CrayPat
Introduction
The Cray Performance Measurement and Analysis Tools (or CrayPat) are a suite of utilities that enable the user to capture and analyze performance data generated during the execution of a program on a Cray system. It includes CrayPat, CrayPat-lite, Cray Apprentices2, Reveal and the Cray PAPI components.
References
- Performance Profiling on KNL with Cray Perftools-lite
- CrayPAT User Guide Webpage on Cray Documentation Portal
- Manual pages (after module is loaded):
$ man perftools-lite
- Detailed information about the output report:
$ man pat_report
CrayPat-lite
This section focuses on CrayPat-lite, the simplified, easy-to-use version of the Cray Performance Measurement and Analysis Tool set. CrayPat-lite provides basic performance analysis information automatically, with a minimum of the user interaction. While CrayPat provides more functionalities.
1. Environment Setup To use CrayPat-lite, the appropriate module should be loaded, and darshan should be unloaded.
Note: - Darshan needs to be unloaded since it uses environment variables which CrayPat-lite also uses. - Note that the perftools-base module should already be listed under “module list” If not, load perftools base with “module load perftools-base”. This provides access to man pages and help system, and does not instrument code. (Should be loaded by default.) - “module load perftools-lite” loads performance instrumentation module, and will instrument programs when they are compiled.Tip: To verify that the correct modules are loaded, run "module list" and check that perftools-lite and perftools-base are loaded and that darshan is not present.

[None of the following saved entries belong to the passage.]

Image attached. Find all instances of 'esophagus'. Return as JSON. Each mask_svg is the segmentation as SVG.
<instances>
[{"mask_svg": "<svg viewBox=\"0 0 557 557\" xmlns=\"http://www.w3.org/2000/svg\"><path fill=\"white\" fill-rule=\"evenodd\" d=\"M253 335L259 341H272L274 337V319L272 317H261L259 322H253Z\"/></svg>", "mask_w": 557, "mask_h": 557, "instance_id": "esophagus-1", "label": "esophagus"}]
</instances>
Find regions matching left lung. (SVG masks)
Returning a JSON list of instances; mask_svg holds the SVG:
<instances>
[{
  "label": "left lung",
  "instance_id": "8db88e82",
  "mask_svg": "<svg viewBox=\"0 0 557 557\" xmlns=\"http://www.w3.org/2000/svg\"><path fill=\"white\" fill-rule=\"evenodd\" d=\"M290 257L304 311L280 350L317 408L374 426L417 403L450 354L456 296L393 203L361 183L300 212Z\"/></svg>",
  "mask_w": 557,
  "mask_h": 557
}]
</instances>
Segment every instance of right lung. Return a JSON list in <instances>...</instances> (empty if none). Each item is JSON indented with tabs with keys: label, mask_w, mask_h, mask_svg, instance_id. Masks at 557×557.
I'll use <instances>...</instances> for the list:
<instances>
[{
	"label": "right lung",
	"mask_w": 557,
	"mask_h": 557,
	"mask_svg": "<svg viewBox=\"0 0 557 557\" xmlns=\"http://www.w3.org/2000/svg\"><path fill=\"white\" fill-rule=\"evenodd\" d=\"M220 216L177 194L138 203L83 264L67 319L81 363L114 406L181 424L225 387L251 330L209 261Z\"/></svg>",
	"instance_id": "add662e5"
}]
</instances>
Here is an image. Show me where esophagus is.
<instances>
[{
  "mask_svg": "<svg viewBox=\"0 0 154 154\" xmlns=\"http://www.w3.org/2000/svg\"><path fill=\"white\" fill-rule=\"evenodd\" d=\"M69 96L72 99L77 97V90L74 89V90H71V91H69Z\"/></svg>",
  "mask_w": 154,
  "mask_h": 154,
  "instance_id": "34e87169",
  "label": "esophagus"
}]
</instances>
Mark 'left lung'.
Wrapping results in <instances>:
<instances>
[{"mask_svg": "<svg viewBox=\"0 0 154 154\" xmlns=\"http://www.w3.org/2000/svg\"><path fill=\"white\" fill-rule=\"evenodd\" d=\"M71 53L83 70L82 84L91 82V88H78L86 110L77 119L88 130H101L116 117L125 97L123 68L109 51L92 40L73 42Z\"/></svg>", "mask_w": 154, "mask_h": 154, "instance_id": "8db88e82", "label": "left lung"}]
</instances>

2. Compile the Code to Use CrayPat-lite Rebuild code as usual. When the program is built, there should be output like below, noting that CrayPat-lite was used.
$ make clean
$ make ftn -O3 -qopt-report=5 -g -align array64byte test.f90 -o test
INFO: creating the CrayPat-instrumented executable 'test' (sample_profile) ...OK
An example of output is shown below. Note that it is truncated after Table 1, since this is just for illustration purposes.
$ cat 309226.output
…
Normal program output
…
#################################################################
# #
# CrayPat-lite Performance Statistics #
# #
#################################################################
CrayPat/X: Version 7.0.0 Revision 5c29ce2 12/11/17 15:26:24
Experiment: lite lite/sample_profile
Number of PEs (MPI ranks): 512
Numbers of PEs per Node: 64 PEs on each of 8 Nodes
Numbers of Threads per PE: 1
Number of Cores per Socket: 64
Execution start time: Thu Mar 22 18:09:16 2018
System name and speed: nid00690 1.301 GHz (nominal)
Intel Knights Landing CPU Family: 6 Model: 87 Stepping: 1
MCDRAM: 7.2 GHz, 16 GiB available as quad, cache (100% cache)
Avg Process Time: 74.06 secs
High Memory: 21,298.6 MBytes 41.6 MBytes per PE
Instr per Cycle: 1.16
Observed CPU cycle rate: 1.39 GHz
I/O Read Rate: 1.899058 MBytes/sec
I/O Write Rate: 0.447113 MBytes/sec
Table 1: Profile by Function
Samp% | Samp | Imb. | Imb. | Group
| | Samp | Samp% | Function=[MAX10]
| | | | PE=HIDE
100.0% | 7,355.9 | -- | -- | Total
|-------------------------------------------------------------
| 67.0% | 4,925.5 | -- | -- | USER
||------------------------------------------------------------
|| 48.7% | 3,582.1 | 338.9 | 8.7% | genral_
|| 9.9% | 726.7 | 85.3 | 10.5% | xyzint_
|| 6.5% | 481.6 | 80.4 | 14.3% | rt123_
||============================================================
| 21.5% | 1,580.0 | -- | -- | BLAS
||------------------------------------------------------------
|| 8.6% | 634.0 | 70.0 | 10.0% | gotoblas_dgetrf_single_knl
|| 5.7% | 417.1 | 64.9 | 13.5% | gotoblas_dgemm_kernel_knl
|| 2.3% | 168.5 | 34.5 | 17.0% | gotoblas_dlaswp_plus_knl
|| 2.0% | 143.8 | 34.2 | 19.2% | gotoblas_dgemv_n_knl
||============================================================
| 8.7% | 637.3 | -- | -- | MPI
||------------------------------------------------------------
|| 8.3% | 610.0 | 443.0 | 42.2% | MPI_ALLREDUCE
||============================================================
| 2.8% | 206.5 | -- | -- | ETC
||------------------------------------------------------------
|| 2.6% | 193.8 | 60.2 | 23.7% | __svml_exp8_mask_b3
|=============================================================
PAT_RT_SAMPLING_INTERVAL
(given in microseconds)to verify the sampling rate).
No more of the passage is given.